ÜÇÜNCÜ AŞAMA: AĞIRLAŞAN EKONOMİK KOŞULLAR

2018-2019 ekonomik krizinin üçüncü aşaması, mart seçimlerinden sonra başlayacak. Bu aşamada artık seçimler geride bırakıldığından, bazı sermaye gruplarının elenmesi ile sonuçlanacak olan firma kurtarma operasyonuna girişilebilir. Özellikle 2016’daki bir çeyreklik ekonomik daralma sonrasında aktive edilen Kredi Garanti Fonu marifetiyle yaratılan zombi firmaların tasfiyesi, Mart sonrasında ekonomi yönetiminin temel gündemlerinden biri olabilir.

2018-2019 krizinde, Türkiye ekonomisinde daha önce görülen krizlerden farklı olarak, firma bilançolarına gömülü bir döviz krizinden bahsediyoruz. Bunun anlamı, pek çok firmanın döviz biçiminde aldıkları borçlar nedeniyle borçlarını geri ödeme güçlüğü çekmeleridir. Bu durumdaki firmalar için seçenekler çok sayıda değil. Ya bankalara olan borçlarının silinmesi (yeniden yapılandırılması) ya da maliyetlerinin döviz krizinin etkilerini azaltacak şekilde azaltılması gerekiyor.

İlk seçenek, krizin maliyetinin bankacılık sistemine yıkılması anlamına geleceğinden, zaten çökmüş olan kredi kanalının yeniden çalışması daha da ileriye ertelenebilir. Bu nedenle, bankacılık sisteminin yeniden sermayelendirilmesi gerekecektir. IMF seçeneği masada olmayacaksa, bunun nasıl gerçekleşeceği henüz netleşmiş değil.

İkinci seçenek ise, kitlesel işsizlik anlamına geliyor. Zira genel olarak firma maliyetlerine baktığımızda ağırlıklı bir kısmın hammadde maliyeti olduğu, ikinci maliyet kaleminin ise işgücü olduğu görülebilir. İlk maliyet kaleminde kısa vadede bir iyileşme görülemeyeceğine göre, firmaların krizden çıkış stratejisi işgücü maliyetini azaltmak olarak şekillenebilir. Bu kitlesel işsizlik anlamına gelecektir.
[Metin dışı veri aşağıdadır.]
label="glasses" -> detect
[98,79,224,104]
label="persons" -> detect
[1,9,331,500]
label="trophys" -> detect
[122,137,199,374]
EKONOMİDE DENGELENME VE DERİNLEŞEN KRİZ

24 Haziran 2018 seçimleri öncesinde ekonomiden sorumlu başbakan yardımcısı olan Mehmet Şimşek döneminde, Londra Mutabakatı çerçevesinde formüle edilen ekonomide dengelenme programı, ağustos ayındaki döviz krizi sonrasında, eylül ayında açıklanan Yeni Ekonomik Programı’nın da özünü oluşturdu. Esasında yeniden dengelenme, bir ülkeye gelen sermaye akımlarının ani duruşu sonrasında yaşanabilecekleri özetleyen standart bir ana akım teoriye dayanıyor.
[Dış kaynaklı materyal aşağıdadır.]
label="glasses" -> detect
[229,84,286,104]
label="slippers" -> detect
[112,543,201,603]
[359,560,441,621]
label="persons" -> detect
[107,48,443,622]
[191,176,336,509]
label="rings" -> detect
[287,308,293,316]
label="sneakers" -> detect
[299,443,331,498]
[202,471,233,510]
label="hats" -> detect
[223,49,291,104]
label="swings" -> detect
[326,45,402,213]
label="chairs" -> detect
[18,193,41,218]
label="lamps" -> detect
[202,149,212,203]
Buna göre ani duruş nedenli bir döviz krizi yaşandığında ekonomideki dengelenme şu şekilde gerçekleşebilir: Sıkı para ve maliye politikaları ile hayata geçirilen harcama azaltıcı politika tepkisi sermaye hareketlerini yeniden canlandırabilir. Bu süreçteki devalüasyon, ihracatı teşvik edeceğinden ekonomide bir resesyon yaşanmadan döviz krizi atlatılabilir. Kısacası, ekonomi yönetiminin sahiplendiği bu modele göre döviz krizinin yaşanmış olması zorunlu olarak beraberinde resesyonu getirmeyebilir. Döviz krizinin getireceği şoktan çıkış, ihracat kanalından sağlanacak büyüme ile hayata geçebilir.
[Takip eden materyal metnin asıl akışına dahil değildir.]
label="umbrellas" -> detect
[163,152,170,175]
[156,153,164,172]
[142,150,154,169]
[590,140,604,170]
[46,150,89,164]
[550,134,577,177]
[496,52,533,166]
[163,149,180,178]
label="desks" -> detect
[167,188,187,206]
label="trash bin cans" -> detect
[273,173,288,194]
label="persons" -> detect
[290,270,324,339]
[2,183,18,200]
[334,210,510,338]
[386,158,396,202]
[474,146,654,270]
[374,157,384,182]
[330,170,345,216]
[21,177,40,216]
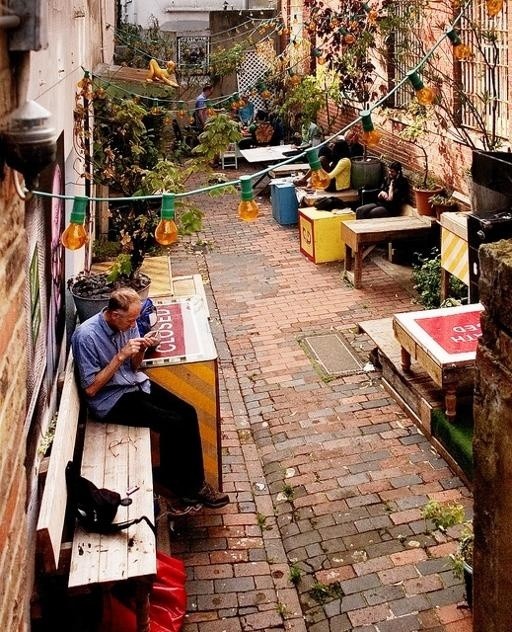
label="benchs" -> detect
[32,330,159,631]
[171,274,210,319]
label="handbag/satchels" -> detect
[65,461,132,533]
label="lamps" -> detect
[61,1,506,249]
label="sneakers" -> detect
[183,482,229,508]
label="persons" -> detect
[284,113,322,164]
[195,84,225,145]
[355,161,410,219]
[237,96,256,130]
[318,131,364,163]
[293,140,352,193]
[238,109,276,149]
[70,287,229,508]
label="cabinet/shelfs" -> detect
[439,210,475,305]
[297,206,357,265]
[133,293,224,493]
Uygulamaya bakıldığında, ekonomide dengelenme programı, ne Mehmet Şimşek’in ne de Berat Albayrak’ın formüle ettiği gibi işliyor. Bu ikisinin dışında, şimdiye kadar döviz krizi sonrasında kredi çöküşü kanalı ile hızla resesyona giren bir ekonomi var kaşımızda. Ekonomik resesyondan çıkış, yukarıda kısaca değindiğim krizin üçüncü aşamasının nasıl çözüleceğine göre şekillenecek. Krizin üçüncü aşamasının 2019 yılı içinde çözülememesi durumunda ise, 2020 yılında yeniden erken seçimlerin gündeme gelmesi sürpriz olmayacaktır.